One of my favorite features of having the Kindle App is that when I finish a book or movie, I can go onto Amazon.com and expect a well put together list of other recommended books and movies based on the one that I just finished, but as well as previous purchases.

Normally, movie or book recommendations come from networks of friends or coworkers or any group of people who you are in frequent contact with. Then, this information would tend to spread in a cascading fashion, reaching many people due to ‘word of mouth’.

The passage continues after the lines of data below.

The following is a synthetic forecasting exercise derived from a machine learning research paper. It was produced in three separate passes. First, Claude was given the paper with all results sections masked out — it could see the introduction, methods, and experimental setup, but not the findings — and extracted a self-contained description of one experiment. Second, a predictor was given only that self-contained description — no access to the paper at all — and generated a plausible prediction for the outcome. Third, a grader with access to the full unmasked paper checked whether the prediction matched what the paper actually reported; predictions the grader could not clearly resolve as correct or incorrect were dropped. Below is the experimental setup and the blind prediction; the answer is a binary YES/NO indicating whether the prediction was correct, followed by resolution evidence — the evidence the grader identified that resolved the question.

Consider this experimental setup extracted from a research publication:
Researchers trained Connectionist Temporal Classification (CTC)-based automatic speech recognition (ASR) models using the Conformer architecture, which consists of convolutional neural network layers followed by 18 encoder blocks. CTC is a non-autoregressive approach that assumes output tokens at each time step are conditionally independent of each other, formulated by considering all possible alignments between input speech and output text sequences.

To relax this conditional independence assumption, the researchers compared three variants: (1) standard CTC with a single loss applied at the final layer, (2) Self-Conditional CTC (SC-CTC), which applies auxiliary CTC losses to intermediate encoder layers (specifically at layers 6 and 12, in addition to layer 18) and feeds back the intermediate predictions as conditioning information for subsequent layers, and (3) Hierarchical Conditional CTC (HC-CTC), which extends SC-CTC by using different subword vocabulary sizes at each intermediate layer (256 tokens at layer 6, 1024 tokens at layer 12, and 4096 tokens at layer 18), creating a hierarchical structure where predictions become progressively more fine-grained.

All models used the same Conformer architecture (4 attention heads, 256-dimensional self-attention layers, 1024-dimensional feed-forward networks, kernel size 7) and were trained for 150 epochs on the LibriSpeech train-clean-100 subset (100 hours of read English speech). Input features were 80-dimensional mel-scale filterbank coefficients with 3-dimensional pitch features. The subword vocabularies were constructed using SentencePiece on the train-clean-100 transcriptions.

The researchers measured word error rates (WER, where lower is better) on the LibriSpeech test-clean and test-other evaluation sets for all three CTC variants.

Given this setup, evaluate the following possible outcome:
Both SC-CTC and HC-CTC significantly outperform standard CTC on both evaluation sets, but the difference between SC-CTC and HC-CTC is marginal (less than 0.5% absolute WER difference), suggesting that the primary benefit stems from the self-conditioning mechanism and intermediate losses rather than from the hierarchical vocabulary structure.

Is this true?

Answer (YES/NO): NO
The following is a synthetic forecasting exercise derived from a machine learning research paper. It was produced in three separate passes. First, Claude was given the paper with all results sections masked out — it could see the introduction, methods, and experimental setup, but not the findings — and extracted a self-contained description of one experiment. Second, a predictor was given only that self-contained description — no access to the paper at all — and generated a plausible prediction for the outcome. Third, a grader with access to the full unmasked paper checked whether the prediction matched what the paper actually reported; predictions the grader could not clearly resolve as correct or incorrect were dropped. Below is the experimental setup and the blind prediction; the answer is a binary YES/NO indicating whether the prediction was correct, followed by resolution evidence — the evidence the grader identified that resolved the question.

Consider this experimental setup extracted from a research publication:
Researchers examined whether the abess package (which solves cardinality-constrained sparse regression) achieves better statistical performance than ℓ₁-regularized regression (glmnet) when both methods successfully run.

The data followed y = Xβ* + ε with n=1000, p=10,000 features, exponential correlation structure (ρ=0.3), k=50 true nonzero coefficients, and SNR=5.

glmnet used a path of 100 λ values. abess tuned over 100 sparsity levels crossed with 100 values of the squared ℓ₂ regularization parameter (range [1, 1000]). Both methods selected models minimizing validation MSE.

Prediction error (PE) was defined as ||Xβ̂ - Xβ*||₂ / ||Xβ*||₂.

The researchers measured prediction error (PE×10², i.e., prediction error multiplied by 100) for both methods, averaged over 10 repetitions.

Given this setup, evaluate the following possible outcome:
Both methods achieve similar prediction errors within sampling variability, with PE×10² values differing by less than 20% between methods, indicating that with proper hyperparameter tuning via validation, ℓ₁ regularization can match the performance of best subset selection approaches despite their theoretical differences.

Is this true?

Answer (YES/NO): NO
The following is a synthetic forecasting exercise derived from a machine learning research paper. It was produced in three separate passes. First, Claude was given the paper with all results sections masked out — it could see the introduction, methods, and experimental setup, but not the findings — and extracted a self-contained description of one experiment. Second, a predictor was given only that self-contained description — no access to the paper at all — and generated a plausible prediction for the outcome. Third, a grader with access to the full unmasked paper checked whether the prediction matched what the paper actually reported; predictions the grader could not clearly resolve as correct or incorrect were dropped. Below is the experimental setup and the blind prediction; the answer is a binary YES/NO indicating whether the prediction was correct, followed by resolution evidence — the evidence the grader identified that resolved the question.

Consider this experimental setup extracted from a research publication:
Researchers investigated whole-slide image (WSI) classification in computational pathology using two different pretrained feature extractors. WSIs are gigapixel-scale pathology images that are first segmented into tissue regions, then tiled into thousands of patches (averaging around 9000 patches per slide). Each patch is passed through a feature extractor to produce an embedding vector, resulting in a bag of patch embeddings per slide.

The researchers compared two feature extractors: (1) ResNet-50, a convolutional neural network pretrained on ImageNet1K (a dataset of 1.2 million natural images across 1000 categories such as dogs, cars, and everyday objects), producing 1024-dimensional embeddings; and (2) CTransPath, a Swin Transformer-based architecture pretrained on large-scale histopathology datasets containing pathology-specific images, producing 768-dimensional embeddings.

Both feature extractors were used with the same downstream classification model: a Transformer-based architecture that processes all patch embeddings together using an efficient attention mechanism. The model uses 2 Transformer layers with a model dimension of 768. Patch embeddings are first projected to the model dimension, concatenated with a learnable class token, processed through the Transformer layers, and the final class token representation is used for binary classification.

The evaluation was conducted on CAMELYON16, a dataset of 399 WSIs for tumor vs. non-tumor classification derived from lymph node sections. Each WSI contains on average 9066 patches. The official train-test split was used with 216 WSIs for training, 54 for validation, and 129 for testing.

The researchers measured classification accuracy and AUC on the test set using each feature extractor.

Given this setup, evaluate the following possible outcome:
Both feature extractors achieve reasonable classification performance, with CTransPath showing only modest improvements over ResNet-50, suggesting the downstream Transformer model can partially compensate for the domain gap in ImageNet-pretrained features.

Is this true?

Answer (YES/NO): NO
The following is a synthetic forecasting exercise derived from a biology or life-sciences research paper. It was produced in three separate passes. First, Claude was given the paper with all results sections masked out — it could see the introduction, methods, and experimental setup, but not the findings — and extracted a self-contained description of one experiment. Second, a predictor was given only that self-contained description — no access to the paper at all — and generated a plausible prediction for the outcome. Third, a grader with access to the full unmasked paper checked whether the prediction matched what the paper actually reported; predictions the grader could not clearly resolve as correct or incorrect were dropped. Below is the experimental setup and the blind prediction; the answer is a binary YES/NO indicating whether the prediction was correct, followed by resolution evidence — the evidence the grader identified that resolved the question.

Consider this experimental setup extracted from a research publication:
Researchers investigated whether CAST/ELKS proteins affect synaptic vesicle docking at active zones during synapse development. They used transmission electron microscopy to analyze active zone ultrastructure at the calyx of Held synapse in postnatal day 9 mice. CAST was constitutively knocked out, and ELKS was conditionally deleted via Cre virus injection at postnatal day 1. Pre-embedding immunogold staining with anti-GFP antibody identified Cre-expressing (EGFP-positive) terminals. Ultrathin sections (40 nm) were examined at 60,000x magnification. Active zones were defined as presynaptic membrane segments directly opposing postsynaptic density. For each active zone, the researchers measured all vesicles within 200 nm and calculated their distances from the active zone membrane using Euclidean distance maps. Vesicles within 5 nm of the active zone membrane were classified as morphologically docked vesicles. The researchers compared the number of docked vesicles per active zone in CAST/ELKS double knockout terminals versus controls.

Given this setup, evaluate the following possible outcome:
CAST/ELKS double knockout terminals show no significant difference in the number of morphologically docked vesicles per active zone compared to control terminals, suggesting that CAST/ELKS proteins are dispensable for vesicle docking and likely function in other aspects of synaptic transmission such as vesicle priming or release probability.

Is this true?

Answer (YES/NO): NO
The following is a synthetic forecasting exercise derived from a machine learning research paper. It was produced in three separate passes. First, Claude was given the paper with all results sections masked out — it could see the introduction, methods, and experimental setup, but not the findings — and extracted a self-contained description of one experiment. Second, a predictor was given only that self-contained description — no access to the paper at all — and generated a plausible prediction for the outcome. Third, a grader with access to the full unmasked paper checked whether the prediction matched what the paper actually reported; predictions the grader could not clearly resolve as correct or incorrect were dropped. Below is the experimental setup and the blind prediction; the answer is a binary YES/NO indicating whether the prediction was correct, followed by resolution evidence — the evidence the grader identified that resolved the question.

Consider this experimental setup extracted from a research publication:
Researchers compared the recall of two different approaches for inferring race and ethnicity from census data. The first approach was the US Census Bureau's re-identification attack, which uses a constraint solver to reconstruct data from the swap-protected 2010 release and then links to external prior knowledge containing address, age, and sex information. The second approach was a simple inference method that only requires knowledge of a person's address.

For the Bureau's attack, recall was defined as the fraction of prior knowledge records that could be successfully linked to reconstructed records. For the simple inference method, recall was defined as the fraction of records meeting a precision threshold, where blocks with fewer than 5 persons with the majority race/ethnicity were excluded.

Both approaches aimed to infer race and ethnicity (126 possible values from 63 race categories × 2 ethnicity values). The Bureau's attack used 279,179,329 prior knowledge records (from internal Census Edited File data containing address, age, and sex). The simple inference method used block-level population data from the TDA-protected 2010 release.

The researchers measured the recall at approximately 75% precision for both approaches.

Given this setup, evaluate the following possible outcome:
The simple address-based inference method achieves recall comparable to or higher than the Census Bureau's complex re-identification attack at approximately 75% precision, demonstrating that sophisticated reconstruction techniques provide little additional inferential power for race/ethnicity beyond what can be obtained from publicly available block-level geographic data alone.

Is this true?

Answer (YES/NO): YES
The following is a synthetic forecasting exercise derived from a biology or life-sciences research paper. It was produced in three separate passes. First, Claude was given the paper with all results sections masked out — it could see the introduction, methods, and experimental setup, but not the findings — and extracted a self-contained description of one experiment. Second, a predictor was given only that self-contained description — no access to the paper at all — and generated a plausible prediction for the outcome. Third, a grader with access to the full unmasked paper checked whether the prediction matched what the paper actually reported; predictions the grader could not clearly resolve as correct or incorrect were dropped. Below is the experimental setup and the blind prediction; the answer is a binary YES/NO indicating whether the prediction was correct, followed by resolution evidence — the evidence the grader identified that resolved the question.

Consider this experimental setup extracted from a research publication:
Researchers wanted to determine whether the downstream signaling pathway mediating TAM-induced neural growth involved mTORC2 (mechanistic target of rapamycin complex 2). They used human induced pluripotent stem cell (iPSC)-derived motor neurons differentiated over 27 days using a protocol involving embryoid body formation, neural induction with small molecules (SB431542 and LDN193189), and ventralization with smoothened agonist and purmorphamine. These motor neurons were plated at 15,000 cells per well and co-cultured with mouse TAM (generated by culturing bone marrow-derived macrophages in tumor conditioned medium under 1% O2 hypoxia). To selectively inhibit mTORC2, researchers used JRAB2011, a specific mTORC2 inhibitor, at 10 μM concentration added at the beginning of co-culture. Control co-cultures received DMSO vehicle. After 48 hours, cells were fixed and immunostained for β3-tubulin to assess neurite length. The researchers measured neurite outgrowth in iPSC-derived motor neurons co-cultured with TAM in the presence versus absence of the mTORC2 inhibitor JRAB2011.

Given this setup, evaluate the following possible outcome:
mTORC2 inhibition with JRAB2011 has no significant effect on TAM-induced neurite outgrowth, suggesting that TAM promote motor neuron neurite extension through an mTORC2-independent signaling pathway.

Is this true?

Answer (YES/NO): NO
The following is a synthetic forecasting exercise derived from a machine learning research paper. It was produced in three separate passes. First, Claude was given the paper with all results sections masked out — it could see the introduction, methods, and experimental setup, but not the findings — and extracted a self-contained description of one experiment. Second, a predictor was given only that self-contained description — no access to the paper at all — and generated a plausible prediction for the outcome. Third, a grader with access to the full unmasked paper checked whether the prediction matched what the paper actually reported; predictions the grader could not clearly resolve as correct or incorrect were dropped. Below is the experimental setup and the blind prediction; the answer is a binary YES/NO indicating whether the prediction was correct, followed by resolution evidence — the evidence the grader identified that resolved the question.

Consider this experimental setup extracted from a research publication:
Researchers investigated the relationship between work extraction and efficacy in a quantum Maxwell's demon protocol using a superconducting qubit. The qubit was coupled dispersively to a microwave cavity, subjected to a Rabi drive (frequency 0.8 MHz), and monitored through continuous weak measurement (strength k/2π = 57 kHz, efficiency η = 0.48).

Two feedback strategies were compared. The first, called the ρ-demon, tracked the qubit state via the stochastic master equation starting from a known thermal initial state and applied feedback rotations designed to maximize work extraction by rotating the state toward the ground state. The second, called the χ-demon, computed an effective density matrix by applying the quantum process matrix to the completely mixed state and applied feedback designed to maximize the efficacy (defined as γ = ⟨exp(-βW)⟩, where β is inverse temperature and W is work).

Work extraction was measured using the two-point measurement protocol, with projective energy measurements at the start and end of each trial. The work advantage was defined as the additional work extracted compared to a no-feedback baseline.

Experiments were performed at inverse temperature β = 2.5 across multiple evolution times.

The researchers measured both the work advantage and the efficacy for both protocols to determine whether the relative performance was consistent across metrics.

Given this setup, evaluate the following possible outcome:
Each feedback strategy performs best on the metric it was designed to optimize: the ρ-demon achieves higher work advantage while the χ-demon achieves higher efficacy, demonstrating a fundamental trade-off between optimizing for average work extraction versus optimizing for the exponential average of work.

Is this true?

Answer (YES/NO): YES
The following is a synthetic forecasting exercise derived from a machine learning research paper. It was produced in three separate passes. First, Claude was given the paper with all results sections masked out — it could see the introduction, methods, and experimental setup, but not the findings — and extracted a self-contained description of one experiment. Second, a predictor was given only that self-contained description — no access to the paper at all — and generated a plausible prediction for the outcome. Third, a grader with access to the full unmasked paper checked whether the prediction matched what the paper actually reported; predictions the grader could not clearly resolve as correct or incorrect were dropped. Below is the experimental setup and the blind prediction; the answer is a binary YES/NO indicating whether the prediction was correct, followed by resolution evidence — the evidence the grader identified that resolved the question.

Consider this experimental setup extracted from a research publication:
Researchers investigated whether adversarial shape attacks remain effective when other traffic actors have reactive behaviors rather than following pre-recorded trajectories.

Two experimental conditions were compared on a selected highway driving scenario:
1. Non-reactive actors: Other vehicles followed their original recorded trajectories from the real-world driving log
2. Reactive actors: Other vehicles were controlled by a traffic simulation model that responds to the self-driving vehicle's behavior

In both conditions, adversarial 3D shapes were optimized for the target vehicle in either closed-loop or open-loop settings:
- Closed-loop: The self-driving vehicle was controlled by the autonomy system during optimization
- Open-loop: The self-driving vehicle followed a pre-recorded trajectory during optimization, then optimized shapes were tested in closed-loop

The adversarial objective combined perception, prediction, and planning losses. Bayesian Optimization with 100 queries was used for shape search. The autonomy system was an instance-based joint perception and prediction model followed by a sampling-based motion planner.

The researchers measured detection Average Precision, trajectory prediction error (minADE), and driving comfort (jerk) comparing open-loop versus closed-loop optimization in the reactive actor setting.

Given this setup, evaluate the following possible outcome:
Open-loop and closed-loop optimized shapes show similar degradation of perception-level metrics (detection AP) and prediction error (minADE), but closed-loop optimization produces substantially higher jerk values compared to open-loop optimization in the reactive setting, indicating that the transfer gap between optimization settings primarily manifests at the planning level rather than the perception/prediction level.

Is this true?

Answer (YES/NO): NO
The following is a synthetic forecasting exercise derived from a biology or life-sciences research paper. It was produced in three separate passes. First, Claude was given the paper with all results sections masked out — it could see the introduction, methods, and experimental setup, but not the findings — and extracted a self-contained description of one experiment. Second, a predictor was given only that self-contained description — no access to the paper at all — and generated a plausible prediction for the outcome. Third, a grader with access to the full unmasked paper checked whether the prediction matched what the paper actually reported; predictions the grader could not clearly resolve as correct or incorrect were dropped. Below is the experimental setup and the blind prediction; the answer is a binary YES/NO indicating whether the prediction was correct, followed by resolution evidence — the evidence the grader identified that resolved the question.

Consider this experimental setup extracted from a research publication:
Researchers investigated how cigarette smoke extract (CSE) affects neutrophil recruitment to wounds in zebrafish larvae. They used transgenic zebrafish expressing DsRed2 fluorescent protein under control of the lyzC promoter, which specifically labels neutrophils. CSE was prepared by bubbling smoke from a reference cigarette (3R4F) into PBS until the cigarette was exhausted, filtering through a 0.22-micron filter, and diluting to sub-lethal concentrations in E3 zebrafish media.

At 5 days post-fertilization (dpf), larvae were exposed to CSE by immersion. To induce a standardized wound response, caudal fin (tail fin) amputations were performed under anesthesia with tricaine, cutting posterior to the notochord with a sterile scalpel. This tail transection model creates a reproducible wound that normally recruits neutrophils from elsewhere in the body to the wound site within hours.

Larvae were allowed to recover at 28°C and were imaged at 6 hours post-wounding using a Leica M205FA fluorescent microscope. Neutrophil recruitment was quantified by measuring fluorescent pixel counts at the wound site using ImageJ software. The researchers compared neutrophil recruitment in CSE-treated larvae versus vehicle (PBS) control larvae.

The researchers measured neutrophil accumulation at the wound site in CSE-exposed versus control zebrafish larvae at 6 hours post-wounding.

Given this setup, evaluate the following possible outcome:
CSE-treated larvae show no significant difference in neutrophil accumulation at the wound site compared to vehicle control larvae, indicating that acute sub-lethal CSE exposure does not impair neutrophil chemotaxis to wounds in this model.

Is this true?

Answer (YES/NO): NO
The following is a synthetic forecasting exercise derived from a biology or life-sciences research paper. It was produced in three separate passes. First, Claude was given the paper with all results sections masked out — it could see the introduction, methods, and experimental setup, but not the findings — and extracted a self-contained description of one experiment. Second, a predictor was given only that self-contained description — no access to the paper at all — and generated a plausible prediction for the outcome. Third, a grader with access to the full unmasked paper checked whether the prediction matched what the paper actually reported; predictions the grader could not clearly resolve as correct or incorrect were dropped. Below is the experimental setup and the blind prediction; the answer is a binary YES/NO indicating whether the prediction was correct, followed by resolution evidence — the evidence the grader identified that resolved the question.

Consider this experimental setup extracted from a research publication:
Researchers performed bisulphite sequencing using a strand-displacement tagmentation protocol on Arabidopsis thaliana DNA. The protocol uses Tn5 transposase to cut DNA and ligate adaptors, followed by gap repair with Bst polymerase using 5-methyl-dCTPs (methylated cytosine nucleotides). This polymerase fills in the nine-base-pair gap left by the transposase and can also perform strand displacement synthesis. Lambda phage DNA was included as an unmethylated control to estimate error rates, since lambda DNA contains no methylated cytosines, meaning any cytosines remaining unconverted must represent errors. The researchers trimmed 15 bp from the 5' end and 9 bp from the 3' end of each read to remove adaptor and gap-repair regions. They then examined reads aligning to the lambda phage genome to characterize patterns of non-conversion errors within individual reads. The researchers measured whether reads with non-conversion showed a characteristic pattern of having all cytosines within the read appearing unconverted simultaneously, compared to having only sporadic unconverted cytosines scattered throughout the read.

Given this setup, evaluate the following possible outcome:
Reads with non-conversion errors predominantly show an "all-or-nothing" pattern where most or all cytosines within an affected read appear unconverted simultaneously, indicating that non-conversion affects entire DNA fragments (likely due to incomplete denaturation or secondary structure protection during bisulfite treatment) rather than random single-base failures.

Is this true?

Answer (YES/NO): NO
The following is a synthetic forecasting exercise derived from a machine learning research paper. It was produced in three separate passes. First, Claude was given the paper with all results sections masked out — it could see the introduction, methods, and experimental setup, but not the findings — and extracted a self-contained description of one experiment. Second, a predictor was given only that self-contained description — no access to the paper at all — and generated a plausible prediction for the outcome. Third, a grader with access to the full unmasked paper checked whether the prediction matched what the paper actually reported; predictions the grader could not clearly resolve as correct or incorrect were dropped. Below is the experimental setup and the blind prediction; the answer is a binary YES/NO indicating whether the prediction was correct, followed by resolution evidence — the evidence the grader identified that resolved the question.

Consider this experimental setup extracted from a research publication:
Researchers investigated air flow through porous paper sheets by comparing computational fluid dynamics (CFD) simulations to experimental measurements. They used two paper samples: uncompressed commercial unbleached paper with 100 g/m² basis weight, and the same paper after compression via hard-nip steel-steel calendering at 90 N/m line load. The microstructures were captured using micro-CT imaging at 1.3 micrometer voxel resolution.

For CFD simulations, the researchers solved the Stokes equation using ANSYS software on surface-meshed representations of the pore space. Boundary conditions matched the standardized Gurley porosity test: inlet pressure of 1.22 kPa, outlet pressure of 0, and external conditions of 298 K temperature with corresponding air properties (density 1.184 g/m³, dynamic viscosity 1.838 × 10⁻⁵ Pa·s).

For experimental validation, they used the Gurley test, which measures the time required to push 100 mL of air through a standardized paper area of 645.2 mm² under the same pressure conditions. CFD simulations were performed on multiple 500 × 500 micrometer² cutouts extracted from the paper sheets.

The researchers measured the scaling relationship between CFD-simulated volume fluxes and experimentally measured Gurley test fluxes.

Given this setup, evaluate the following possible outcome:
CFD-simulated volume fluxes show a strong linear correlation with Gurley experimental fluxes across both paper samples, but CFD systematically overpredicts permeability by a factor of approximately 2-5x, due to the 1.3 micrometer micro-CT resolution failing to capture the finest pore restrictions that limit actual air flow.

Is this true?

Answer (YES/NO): NO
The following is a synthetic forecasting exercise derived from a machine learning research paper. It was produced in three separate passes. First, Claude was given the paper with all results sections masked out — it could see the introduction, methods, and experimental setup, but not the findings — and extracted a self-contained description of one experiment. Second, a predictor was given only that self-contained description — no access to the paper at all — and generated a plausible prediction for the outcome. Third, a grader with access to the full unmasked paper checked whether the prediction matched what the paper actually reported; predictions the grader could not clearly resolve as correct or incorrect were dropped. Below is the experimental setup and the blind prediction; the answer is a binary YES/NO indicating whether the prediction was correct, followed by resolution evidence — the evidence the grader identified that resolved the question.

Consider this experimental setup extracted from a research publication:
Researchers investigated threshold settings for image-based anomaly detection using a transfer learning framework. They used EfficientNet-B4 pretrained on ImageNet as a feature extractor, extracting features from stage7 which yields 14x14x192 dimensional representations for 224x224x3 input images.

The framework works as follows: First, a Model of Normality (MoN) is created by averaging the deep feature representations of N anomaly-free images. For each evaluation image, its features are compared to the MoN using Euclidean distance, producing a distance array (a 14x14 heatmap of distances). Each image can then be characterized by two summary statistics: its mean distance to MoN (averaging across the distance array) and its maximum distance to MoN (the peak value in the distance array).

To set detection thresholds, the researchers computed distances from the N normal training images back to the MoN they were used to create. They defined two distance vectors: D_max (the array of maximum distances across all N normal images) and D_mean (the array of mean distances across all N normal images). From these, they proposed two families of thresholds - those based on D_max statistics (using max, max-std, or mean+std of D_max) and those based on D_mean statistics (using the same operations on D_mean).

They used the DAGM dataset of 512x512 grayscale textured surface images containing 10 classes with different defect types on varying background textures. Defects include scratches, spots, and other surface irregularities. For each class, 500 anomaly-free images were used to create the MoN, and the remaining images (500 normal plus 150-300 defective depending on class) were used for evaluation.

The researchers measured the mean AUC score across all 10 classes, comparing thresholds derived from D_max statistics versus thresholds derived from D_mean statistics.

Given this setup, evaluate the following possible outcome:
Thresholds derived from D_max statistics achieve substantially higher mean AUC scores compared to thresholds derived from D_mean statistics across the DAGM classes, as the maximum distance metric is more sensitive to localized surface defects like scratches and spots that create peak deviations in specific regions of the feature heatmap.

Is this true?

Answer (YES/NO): YES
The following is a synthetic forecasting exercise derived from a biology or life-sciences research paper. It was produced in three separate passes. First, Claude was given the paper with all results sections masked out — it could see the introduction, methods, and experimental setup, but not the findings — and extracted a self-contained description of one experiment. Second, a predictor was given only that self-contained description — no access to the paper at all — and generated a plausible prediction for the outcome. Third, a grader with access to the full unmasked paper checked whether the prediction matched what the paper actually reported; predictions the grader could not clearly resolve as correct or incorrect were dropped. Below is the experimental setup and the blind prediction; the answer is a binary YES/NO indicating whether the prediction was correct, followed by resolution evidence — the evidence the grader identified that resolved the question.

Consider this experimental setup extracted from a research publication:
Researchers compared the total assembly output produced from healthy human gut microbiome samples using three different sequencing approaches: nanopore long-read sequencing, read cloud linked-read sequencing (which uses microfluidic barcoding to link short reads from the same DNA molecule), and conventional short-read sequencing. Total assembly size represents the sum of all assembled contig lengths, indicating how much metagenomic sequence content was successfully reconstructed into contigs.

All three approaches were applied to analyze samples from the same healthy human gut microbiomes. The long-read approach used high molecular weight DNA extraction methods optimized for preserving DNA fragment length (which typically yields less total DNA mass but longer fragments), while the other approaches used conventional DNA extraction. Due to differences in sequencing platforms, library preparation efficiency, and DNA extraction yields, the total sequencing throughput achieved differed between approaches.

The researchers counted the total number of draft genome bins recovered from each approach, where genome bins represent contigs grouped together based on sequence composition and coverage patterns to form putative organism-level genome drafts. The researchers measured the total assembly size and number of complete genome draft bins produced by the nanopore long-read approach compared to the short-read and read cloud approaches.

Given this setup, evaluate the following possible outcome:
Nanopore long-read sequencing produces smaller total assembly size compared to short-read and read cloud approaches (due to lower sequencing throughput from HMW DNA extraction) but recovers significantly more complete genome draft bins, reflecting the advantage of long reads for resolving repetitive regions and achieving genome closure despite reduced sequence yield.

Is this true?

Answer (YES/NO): NO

When it comes to the strategy of Amazon (as well as other companies such as Netflix) in theory, the network which recommends you what book to read comprise of complete strangers who we assume have nothing in common except the types of books they like to read. Amazon found a way to capture this phenomenon and use it to their benefit. Amazon gives personalized recommendations based on prior purchase patters.

When people recommend goods, by rating them and or writing reviews, purchases of that item will go up. However, I would think that purchases depend not only on recommendations, but also the number of recommendations, the number of people receiving those recommendations, how other people rate/ review the product, and the price of the product.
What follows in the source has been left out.